At the core of this appeal is the question of whether or not the trial court proceeded in the proper fashion. We conclude that it did not.

Department of Public Works & Buildings v. Wilson & Co. (1975), 62 Ill. 2d 131, 340 N.E.2d 12, is dispositive of this issue. In Wilson, the Department of Public Works & Buildings sought to condemn a portion of a lot owned by Wilson. The effect of the taking was to eliminate the direct access to public roadways that Wilson had previously had and to substitute access to the public roadways by means of a frontage road. The issue presented for review by the Illinois Supreme Court was whether or not Wilson was entitled to compensation for the damage to the remaining tract of land. The court held that it is a question of law to be determined by the court as to whether or not there had been an actionable taking or material impairment of access which entitled the property owner to compensation. However, once that determination has been made, it is for the jury to determine the just compensation for the resultant damage.

On remand in the case at hand, the circuit court must first determine if there has been an actionable taking or material impairment of access within the guidelines laid down in Department of Public Works & Buildings v. Wilson & Co. (1975), 62 Ill. 2d 131, 340 N.E.2d 12, entitling Hallen to compensation for damage to the remaining land. If the court determines that Hallen is entitled to compensation for damage to the remaining land, it then will be for the trier of fact to determine the extent of that damage. In apportioning any such condemnation award, the case at hand should be treated as any other case involving multiple interest in condemned property. The trier of fact must first decide what the total award should be and then apportion it among the respective parties. (Department of Public Works & Buildings v. Schmauss (1972), 6 Ill.
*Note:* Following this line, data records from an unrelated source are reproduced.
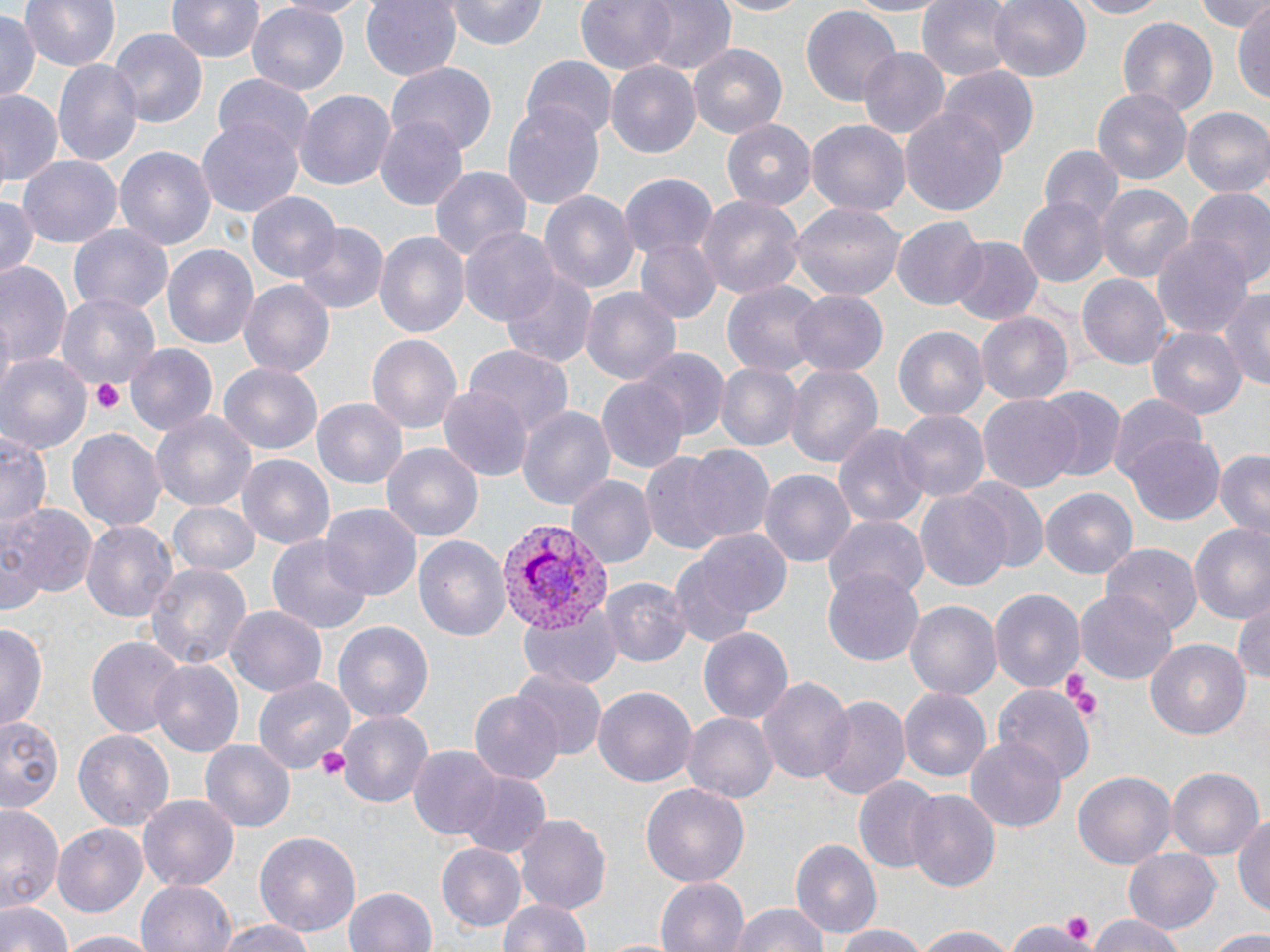
Summary:
  - Coordinate format: approximate bounding boxes as named x1/y1/x2/y2 corners in pixels
  - Platelet locations: (x1=91, y1=379, x2=125, y2=415), (x1=1064, y1=674, x2=1101, y2=719), (x1=314, y1=744, x2=350, y2=780), (x1=1056, y1=910, x2=1096, y2=944), (x1=1014, y1=917, x2=1088, y2=952)
  - Uninfected red blood cell locations: (x1=20, y1=0, x2=121, y2=70), (x1=165, y1=0, x2=264, y2=64), (x1=271, y1=0, x2=379, y2=18), (x1=359, y1=0, x2=463, y2=81), (x1=447, y1=0, x2=550, y2=49), (x1=574, y1=0, x2=682, y2=75), (x1=638, y1=0, x2=737, y2=76), (x1=708, y1=0, x2=810, y2=17), (x1=841, y1=0, x2=954, y2=16), (x1=988, y1=0, x2=1091, y2=83), (x1=1066, y1=0, x2=1172, y2=19), (x1=1194, y1=0, x2=1268, y2=35), (x1=916, y1=1, x2=1020, y2=79), (x1=247, y1=3, x2=348, y2=95), (x1=799, y1=4, x2=901, y2=106), (x1=1233, y1=8, x2=1270, y2=102), (x1=0, y1=13, x2=38, y2=100), (x1=1116, y1=15, x2=1218, y2=117), (x1=109, y1=28, x2=210, y2=127), (x1=689, y1=43, x2=787, y2=141), (x1=856, y1=48, x2=951, y2=138), (x1=520, y1=57, x2=617, y2=141), (x1=52, y1=60, x2=142, y2=166), (x1=387, y1=63, x2=497, y2=156), (x1=606, y1=64, x2=700, y2=157), (x1=939, y1=66, x2=1039, y2=159), (x1=213, y1=74, x2=315, y2=157), (x1=1093, y1=88, x2=1194, y2=184), (x1=0, y1=90, x2=61, y2=186), (x1=293, y1=90, x2=397, y2=194), (x1=503, y1=98, x2=606, y2=212), (x1=899, y1=106, x2=1010, y2=215), (x1=1183, y1=108, x2=1270, y2=198), (x1=374, y1=116, x2=468, y2=212), (x1=198, y1=117, x2=305, y2=220), (x1=805, y1=120, x2=911, y2=220), (x1=722, y1=121, x2=816, y2=213), (x1=1040, y1=145, x2=1121, y2=226), (x1=116, y1=146, x2=216, y2=254), (x1=18, y1=156, x2=121, y2=249), (x1=427, y1=166, x2=532, y2=270), (x1=615, y1=174, x2=717, y2=264), (x1=1094, y1=184, x2=1194, y2=285), (x1=1187, y1=187, x2=1270, y2=291), (x1=539, y1=190, x2=639, y2=295), (x1=248, y1=192, x2=341, y2=281), (x1=0, y1=193, x2=40, y2=277), (x1=697, y1=194, x2=806, y2=302), (x1=1020, y1=198, x2=1108, y2=285), (x1=790, y1=201, x2=906, y2=305), (x1=893, y1=220, x2=986, y2=309), (x1=291, y1=221, x2=389, y2=315), (x1=69, y1=223, x2=173, y2=316), (x1=460, y1=226, x2=561, y2=326), (x1=374, y1=230, x2=469, y2=342), (x1=1151, y1=231, x2=1251, y2=336), (x1=633, y1=237, x2=721, y2=326), (x1=948, y1=237, x2=1043, y2=326), (x1=162, y1=243, x2=259, y2=354), (x1=0, y1=257, x2=73, y2=373), (x1=500, y1=270, x2=596, y2=368), (x1=1076, y1=271, x2=1172, y2=373), (x1=239, y1=281, x2=337, y2=378), (x1=721, y1=281, x2=822, y2=376), (x1=580, y1=287, x2=680, y2=386), (x1=1220, y1=290, x2=1270, y2=393), (x1=790, y1=291, x2=888, y2=376), (x1=56, y1=292, x2=162, y2=394), (x1=976, y1=312, x2=1072, y2=406), (x1=894, y1=324, x2=989, y2=421), (x1=1148, y1=327, x2=1246, y2=420), (x1=366, y1=332, x2=464, y2=435), (x1=126, y1=345, x2=217, y2=435), (x1=463, y1=346, x2=572, y2=443), (x1=639, y1=350, x2=729, y2=440), (x1=0, y1=354, x2=92, y2=457), (x1=714, y1=362, x2=800, y2=452), (x1=219, y1=363, x2=324, y2=453), (x1=785, y1=365, x2=883, y2=468), (x1=596, y1=376, x2=689, y2=474), (x1=438, y1=385, x2=530, y2=481), (x1=1039, y1=386, x2=1126, y2=481), (x1=1106, y1=395, x2=1207, y2=487), (x1=978, y1=396, x2=1082, y2=493), (x1=311, y1=397, x2=407, y2=488), (x1=517, y1=403, x2=615, y2=516), (x1=896, y1=410, x2=989, y2=504), (x1=152, y1=412, x2=256, y2=512), (x1=834, y1=422, x2=929, y2=530), (x1=68, y1=425, x2=167, y2=534), (x1=0, y1=432, x2=51, y2=532), (x1=1125, y1=434, x2=1224, y2=524), (x1=382, y1=444, x2=482, y2=541), (x1=681, y1=444, x2=776, y2=543), (x1=1211, y1=449, x2=1270, y2=539), (x1=236, y1=453, x2=338, y2=551), (x1=641, y1=454, x2=733, y2=553), (x1=760, y1=469, x2=854, y2=570), (x1=567, y1=476, x2=656, y2=568), (x1=963, y1=481, x2=1049, y2=574), (x1=1041, y1=487, x2=1137, y2=578), (x1=915, y1=490, x2=1011, y2=590), (x1=167, y1=500, x2=261, y2=574), (x1=7, y1=505, x2=98, y2=600), (x1=319, y1=505, x2=420, y2=602), (x1=823, y1=514, x2=929, y2=604), (x1=1187, y1=519, x2=1270, y2=622), (x1=81, y1=520, x2=178, y2=624), (x1=3, y1=529, x2=46, y2=619), (x1=683, y1=530, x2=791, y2=623), (x1=268, y1=533, x2=374, y2=637), (x1=415, y1=537, x2=511, y2=641), (x1=1100, y1=544, x2=1202, y2=636), (x1=145, y1=563, x2=250, y2=675), (x1=670, y1=566, x2=756, y2=650), (x1=822, y1=569, x2=922, y2=665), (x1=601, y1=578, x2=690, y2=668), (x1=991, y1=588, x2=1085, y2=695), (x1=1075, y1=593, x2=1176, y2=683), (x1=1231, y1=595, x2=1270, y2=688), (x1=906, y1=599, x2=1001, y2=698), (x1=517, y1=603, x2=623, y2=690), (x1=225, y1=604, x2=327, y2=696), (x1=332, y1=619, x2=435, y2=722), (x1=1, y1=623, x2=46, y2=734), (x1=701, y1=627, x2=793, y2=724), (x1=86, y1=635, x2=185, y2=739), (x1=1146, y1=639, x2=1251, y2=739), (x1=151, y1=660, x2=244, y2=757), (x1=513, y1=669, x2=606, y2=760), (x1=759, y1=674, x2=853, y2=785), (x1=253, y1=675, x2=355, y2=773), (x1=593, y1=685, x2=696, y2=790), (x1=993, y1=686, x2=1094, y2=785), (x1=899, y1=689, x2=990, y2=783), (x1=469, y1=692, x2=563, y2=786), (x1=816, y1=695, x2=910, y2=803), (x1=338, y1=710, x2=433, y2=808), (x1=682, y1=712, x2=778, y2=803), (x1=0, y1=717, x2=63, y2=808), (x1=73, y1=729, x2=175, y2=832), (x1=965, y1=733, x2=1068, y2=832), (x1=199, y1=740, x2=293, y2=832), (x1=408, y1=744, x2=502, y2=841), (x1=1166, y1=767, x2=1261, y2=862), (x1=456, y1=770, x2=551, y2=858), (x1=1073, y1=770, x2=1176, y2=871), (x1=853, y1=776, x2=942, y2=874), (x1=640, y1=783, x2=750, y2=890), (x1=906, y1=790, x2=1001, y2=891), (x1=138, y1=794, x2=240, y2=891), (x1=0, y1=804, x2=64, y2=914), (x1=1234, y1=809, x2=1270, y2=922), (x1=515, y1=814, x2=610, y2=912), (x1=53, y1=823, x2=149, y2=919), (x1=253, y1=829, x2=362, y2=937), (x1=789, y1=837, x2=881, y2=937), (x1=437, y1=842, x2=526, y2=931), (x1=1119, y1=848, x2=1220, y2=935), (x1=655, y1=877, x2=749, y2=952), (x1=137, y1=879, x2=235, y2=952), (x1=343, y1=888, x2=437, y2=952), (x1=497, y1=896, x2=593, y2=952), (x1=0, y1=898, x2=73, y2=952), (x1=729, y1=903, x2=829, y2=952), (x1=1085, y1=914, x2=1190, y2=952), (x1=213, y1=918, x2=321, y2=952), (x1=1006, y1=919, x2=1088, y2=951), (x1=910, y1=924, x2=1018, y2=952), (x1=831, y1=926, x2=931, y2=952), (x1=1202, y1=929, x2=1270, y2=950), (x1=56, y1=931, x2=157, y2=952)
  - Plasmodium vivax-infected red blood cell locations: (x1=492, y1=517, x2=614, y2=628)
  - Slide-level diagnosis: Plasmodium vivax
  - Magnification: 1000x
  - Modality: light microscopy
  - Image size: 1270×952 pixels
  - Preparation: thin blood smear
  - Field of view: single
  - Stain: May-Grünwald-Giemsa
App. 3d 470, 285 N.E.2d 628.) Here, that would mean the trier of fact should first decide how much Hallen is entitled to in the way of just compensation, and then decide how much of that ought to be passed on to the lessees as damages to the leasehold.

We therefore reverse and remand this matter to the circuit court of Winnebago County.

Reversed and remanded.

SEIDENFELD and WOODWARD, JJ., concur.